# Signature size/height rule now enforced



## Costello (Feb 11, 2017)

Since a lot of members were disrespecting the maximum signature height rule (150 px) we have enforced it automatically through CSS. We removed a lot of sigs over the years but it seems people still dont care for the rules.

As of now any signature over 150 pixels in size will be automatically cut off.


----------



## DinohScene (Feb 11, 2017)

I assume this includes any text below a signature or is it the image itself?

Edit: seems it's only the image itself.


----------



## Costello (Feb 11, 2017)

FYI if you need a reminder: http://gbatemp.net/help/terms



> The following image is an example to help you understand the maximum size of a signature. You may go under and but NOT over the 500x150 pixel guideline. No exceptions.
> 
> 
> 
> ...


----------



## Deleted User (Feb 11, 2017)

Ahhh okay, is there a way we could measure it exactly or?


----------



## Reyn_the_Insane (Feb 11, 2017)

If I make one 501x151 is that acceptable?


----------



## Mikemk (Feb 11, 2017)

Testing what mine looks like


----------



## nero99 (Feb 11, 2017)

Reyn_the_Insane said:


> If I make one 501x151 is that acceptable?


Don't be a smartass to a MOD.


----------



## Deleted User (Feb 11, 2017)

nero99 said:


> Don't be a smartass to a MOD.


Dude that's like, an instaban bruv

And he's a ADMIN


----------



## Costello (Feb 11, 2017)

========

Tasks to carry out:
(a) According to the signature thread, why did the staff start enforcing the maximum signature height automatically through CSS? Answer in one to three sentences.
(b) In the signature thread, what now happens to any signature over 150 pixels in size?
(c) Return everything in the signature thread from "Since a lot" down to "automatically cut off.", copied word for word.
The items come from a separate source and are unrelated to the signature thread.

========

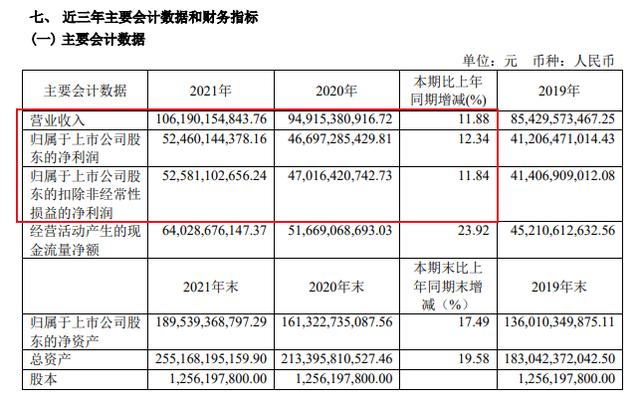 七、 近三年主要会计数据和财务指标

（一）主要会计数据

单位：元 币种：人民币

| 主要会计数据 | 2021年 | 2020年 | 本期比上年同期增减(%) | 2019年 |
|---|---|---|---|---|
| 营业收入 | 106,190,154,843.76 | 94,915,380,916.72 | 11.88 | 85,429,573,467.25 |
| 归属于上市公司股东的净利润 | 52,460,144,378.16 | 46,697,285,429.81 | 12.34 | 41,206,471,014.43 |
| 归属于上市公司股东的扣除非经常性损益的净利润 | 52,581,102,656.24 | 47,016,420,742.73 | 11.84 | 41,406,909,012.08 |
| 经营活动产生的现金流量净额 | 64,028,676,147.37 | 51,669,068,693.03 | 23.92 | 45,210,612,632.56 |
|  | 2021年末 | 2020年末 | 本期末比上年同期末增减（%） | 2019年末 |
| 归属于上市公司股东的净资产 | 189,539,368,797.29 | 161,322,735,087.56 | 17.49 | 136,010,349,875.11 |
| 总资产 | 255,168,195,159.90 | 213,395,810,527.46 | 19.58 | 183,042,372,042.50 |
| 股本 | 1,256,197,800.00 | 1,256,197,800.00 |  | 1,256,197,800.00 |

========

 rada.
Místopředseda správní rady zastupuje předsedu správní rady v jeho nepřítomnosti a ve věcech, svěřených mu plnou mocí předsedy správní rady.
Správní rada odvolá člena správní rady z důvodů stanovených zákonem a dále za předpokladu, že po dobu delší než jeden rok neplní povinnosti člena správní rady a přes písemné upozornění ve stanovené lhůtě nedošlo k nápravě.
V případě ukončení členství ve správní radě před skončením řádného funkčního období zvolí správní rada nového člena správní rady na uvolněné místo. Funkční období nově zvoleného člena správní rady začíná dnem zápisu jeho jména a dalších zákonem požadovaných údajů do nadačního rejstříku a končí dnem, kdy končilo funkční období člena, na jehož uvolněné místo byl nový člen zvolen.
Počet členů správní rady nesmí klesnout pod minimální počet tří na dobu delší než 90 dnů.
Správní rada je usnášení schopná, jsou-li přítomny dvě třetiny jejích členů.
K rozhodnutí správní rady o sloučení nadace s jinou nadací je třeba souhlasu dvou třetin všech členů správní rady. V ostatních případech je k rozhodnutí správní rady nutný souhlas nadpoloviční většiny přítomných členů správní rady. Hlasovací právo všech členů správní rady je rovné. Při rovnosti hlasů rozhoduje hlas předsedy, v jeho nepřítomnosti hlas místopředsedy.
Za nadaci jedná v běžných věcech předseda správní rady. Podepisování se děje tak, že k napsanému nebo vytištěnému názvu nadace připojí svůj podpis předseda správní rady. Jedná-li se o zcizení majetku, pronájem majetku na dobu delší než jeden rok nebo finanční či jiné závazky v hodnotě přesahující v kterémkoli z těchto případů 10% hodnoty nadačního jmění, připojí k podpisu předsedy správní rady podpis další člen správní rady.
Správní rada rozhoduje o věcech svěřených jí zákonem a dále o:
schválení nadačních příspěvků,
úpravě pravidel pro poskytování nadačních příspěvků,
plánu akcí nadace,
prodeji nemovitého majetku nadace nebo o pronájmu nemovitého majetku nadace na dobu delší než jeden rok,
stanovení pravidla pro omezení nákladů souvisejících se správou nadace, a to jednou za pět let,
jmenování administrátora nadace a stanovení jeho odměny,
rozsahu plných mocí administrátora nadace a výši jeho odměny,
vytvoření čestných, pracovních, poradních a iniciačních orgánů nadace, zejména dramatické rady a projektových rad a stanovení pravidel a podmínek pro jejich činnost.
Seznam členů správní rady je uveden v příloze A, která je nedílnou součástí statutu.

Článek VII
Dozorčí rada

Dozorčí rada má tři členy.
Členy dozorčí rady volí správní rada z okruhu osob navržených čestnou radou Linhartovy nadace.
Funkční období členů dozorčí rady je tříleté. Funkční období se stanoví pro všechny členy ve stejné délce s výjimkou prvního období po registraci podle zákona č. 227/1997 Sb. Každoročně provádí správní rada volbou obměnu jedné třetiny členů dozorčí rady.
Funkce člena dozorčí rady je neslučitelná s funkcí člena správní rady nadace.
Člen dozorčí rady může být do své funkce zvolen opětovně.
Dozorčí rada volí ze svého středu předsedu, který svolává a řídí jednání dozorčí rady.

========

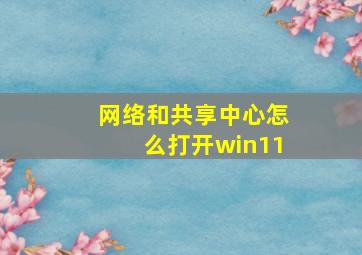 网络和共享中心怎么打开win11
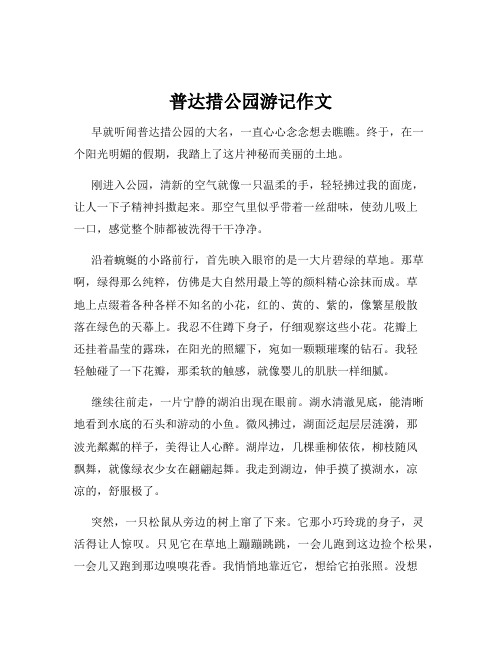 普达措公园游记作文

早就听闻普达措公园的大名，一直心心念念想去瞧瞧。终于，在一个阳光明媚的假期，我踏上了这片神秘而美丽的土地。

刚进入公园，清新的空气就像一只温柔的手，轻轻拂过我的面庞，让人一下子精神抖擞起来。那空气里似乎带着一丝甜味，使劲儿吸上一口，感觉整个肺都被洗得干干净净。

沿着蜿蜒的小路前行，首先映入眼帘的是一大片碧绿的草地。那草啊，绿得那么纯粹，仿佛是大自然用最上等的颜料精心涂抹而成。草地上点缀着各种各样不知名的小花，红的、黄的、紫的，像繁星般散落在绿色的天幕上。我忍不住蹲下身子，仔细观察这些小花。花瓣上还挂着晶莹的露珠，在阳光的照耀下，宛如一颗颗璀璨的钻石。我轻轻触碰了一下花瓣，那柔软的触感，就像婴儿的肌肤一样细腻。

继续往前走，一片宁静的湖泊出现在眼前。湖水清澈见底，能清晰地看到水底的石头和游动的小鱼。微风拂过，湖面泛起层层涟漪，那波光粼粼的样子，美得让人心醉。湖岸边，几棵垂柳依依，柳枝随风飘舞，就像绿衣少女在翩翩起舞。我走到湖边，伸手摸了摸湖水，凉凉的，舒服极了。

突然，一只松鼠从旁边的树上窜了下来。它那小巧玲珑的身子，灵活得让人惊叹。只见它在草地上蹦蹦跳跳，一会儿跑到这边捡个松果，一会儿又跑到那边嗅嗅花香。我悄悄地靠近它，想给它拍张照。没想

========

Answers to the tasks:
(a) Many members kept ignoring the 150-pixel maximum signature height rule. Removing many signatures over the years had not changed this, so the staff made the limit automatic with CSS.

(b) It is automatically cut off.

(c)
Since a lot of members were disrespecting the maximum signature height rule (150 px) we have enforced it automatically through CSS. We removed a lot of sigs over the years but it seems people still dont care for the rules.

As of now any signature over 150 pixels in size will be automatically cut off.